Lignes d'un jeu de données de raisonnement spatial:
+ + +

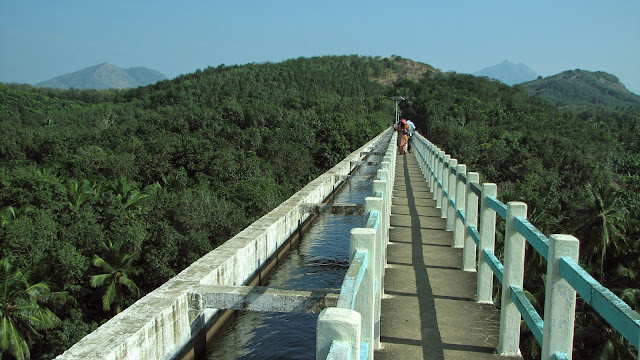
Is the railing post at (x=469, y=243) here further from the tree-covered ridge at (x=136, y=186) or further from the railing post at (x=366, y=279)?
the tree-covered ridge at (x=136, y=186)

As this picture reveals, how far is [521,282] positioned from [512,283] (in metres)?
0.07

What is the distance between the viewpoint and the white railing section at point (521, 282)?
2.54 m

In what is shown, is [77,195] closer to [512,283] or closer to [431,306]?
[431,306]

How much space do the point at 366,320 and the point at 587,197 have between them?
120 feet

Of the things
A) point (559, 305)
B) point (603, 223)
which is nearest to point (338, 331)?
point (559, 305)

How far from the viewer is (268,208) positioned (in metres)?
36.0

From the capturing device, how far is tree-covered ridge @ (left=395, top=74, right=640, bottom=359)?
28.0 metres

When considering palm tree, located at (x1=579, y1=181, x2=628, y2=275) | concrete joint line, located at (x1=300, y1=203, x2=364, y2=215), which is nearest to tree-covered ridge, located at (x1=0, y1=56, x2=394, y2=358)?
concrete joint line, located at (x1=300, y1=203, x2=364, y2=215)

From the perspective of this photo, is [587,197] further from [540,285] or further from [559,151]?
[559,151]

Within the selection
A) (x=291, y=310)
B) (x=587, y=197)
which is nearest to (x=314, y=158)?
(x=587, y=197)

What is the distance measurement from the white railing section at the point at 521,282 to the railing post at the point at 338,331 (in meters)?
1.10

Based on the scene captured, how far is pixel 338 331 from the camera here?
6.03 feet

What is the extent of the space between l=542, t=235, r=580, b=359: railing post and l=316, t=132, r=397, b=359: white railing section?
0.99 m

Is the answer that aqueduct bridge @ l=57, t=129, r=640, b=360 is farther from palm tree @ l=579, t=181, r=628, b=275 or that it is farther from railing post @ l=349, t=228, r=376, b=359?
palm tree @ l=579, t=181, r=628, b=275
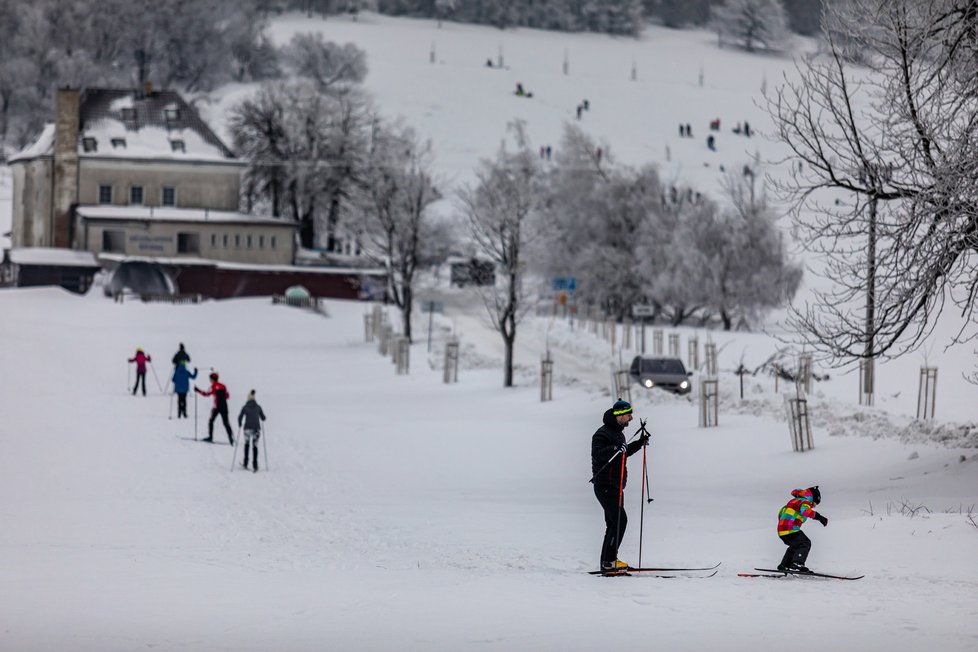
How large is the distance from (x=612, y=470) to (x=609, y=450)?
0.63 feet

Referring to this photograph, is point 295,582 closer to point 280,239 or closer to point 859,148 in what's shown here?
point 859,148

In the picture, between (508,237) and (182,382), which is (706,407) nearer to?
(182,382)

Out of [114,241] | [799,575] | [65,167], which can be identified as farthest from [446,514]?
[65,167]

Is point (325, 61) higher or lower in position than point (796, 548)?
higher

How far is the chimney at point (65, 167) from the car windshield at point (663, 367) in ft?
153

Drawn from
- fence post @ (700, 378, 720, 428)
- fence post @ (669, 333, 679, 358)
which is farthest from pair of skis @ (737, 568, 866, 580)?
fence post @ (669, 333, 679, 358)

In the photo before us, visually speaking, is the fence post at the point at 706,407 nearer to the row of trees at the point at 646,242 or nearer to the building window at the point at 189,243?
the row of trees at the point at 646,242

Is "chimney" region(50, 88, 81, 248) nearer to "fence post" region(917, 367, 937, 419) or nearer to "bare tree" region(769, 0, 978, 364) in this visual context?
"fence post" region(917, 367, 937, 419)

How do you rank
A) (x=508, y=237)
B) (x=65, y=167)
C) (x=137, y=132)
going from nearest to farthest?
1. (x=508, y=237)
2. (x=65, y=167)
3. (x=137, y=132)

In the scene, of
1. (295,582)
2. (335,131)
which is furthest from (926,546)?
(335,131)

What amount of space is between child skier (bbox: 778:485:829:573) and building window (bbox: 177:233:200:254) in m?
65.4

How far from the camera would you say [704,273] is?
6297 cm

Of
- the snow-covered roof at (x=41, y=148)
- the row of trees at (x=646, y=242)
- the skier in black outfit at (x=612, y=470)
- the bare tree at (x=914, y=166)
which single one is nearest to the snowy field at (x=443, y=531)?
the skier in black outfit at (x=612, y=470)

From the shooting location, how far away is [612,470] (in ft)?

+ + +

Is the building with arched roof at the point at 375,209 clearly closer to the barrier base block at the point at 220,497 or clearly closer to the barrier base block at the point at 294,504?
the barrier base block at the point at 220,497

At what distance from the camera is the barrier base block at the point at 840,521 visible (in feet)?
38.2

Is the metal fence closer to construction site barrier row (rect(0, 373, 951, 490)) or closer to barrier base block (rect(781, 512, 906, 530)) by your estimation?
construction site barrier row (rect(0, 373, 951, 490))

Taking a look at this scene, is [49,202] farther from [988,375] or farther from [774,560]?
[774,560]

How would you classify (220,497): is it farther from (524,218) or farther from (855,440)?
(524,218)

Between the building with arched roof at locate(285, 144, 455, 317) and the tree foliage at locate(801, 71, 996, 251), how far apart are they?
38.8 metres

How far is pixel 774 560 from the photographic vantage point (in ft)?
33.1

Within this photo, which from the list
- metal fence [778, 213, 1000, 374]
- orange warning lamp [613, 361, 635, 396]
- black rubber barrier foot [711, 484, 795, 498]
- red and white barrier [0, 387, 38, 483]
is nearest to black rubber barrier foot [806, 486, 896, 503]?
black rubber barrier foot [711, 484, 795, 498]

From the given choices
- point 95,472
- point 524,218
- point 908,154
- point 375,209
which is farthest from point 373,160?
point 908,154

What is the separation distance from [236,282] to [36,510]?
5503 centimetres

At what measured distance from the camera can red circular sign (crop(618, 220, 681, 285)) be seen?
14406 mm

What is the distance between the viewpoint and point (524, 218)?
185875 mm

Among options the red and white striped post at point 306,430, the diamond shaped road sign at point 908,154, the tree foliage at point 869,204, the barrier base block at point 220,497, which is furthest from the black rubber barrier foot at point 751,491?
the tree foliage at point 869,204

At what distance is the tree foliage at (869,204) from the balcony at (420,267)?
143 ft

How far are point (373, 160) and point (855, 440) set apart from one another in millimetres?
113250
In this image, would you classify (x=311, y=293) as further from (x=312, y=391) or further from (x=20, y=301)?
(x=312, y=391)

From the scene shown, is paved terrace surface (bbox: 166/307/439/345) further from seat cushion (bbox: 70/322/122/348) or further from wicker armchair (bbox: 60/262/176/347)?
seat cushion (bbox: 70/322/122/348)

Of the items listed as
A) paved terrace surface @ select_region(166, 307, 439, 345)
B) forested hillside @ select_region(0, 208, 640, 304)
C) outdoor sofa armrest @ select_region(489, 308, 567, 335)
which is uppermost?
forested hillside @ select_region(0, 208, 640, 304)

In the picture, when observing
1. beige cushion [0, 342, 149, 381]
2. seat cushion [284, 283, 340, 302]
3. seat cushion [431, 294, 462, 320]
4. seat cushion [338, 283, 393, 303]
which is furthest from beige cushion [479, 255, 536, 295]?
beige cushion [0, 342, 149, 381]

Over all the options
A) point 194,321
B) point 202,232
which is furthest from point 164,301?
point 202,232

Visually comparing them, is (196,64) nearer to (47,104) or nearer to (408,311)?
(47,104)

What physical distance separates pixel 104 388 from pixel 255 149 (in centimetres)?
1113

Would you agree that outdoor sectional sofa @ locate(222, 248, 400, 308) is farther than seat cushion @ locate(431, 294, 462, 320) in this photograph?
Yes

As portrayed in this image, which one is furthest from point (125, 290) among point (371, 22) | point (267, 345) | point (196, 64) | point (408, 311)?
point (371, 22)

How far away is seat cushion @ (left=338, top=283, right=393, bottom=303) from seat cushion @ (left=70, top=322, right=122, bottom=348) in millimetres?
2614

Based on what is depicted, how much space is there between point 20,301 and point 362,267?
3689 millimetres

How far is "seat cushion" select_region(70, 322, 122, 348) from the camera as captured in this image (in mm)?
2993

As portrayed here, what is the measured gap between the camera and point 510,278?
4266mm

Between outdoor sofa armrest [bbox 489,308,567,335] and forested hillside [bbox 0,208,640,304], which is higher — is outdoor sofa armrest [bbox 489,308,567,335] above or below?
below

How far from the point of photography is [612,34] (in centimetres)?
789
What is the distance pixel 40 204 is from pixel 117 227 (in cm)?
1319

+ + +

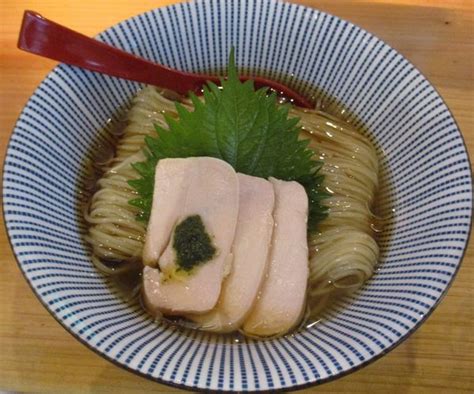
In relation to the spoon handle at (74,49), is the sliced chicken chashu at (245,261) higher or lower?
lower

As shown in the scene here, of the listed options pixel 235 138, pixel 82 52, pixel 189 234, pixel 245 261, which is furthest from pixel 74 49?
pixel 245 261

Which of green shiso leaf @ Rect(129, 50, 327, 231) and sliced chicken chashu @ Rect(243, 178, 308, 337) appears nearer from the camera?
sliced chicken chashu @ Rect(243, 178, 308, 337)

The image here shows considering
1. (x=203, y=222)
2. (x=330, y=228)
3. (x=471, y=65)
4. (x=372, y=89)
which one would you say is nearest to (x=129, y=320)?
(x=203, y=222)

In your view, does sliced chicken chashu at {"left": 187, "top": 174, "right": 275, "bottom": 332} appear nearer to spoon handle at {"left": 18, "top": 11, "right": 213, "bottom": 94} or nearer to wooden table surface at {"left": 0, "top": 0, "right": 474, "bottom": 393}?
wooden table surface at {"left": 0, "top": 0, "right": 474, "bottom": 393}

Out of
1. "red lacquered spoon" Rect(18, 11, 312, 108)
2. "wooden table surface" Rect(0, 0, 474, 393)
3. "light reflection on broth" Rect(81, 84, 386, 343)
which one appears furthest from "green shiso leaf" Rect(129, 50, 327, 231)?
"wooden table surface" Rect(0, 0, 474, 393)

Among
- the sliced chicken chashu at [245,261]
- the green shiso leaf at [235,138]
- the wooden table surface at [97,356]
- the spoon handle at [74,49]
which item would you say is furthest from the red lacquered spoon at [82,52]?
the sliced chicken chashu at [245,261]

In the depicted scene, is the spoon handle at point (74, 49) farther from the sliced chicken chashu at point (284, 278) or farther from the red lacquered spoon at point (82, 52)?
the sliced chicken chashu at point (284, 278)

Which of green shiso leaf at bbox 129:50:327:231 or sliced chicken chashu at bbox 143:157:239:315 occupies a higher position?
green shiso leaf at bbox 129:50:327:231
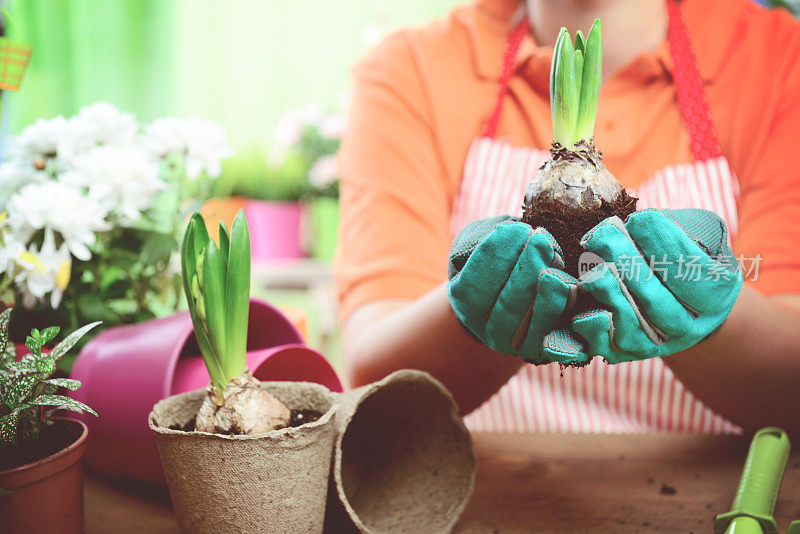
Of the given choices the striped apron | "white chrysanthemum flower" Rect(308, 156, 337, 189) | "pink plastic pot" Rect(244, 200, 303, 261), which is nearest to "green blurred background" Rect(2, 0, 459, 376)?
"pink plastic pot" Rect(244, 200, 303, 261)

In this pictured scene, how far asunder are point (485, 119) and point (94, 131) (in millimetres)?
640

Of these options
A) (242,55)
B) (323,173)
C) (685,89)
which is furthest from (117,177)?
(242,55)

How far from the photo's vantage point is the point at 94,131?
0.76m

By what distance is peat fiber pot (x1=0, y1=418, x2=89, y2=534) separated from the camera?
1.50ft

+ + +

• [OBJECTIF ÉNONCÉ]: Indiquez combien de lignes du matériel ci-dessus contiennent la chaîne « away », en respectant la casse. Donnez uniquement ce nombre.

• [RÉPONSE ATTENDUE]: 2